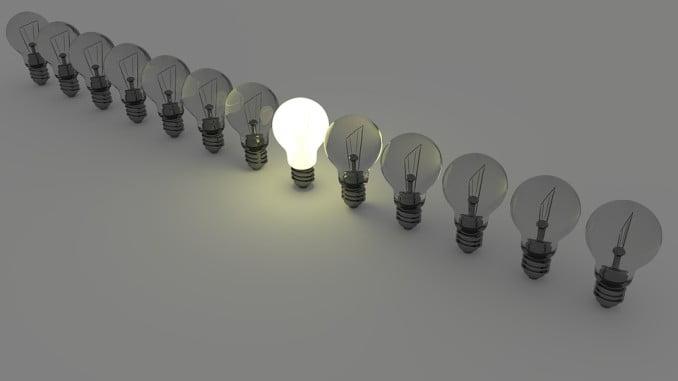 El recibo de la luz del usuario medio se ha elevado a 75,59 euros mensuales, según el estudio de FACUA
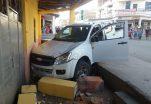 Vehículo impacta y destruye pilar de una vivienda en Catamayo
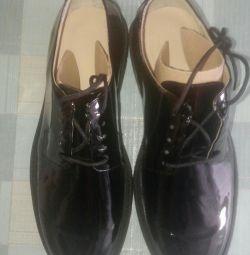 Новые ботинки мужские лакированые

## DIRECTIONS
Reproduce the full listing verbatim so that only the pictures are missing.

## RESULT
 El recibo de la luz del usuario medio se ha elevado a 75,59 euros mensuales, según el estudio de FACUA
 Vehículo impacta y destruye pilar de una vivienda en Catamayo
 Новые ботинки мужские лакированые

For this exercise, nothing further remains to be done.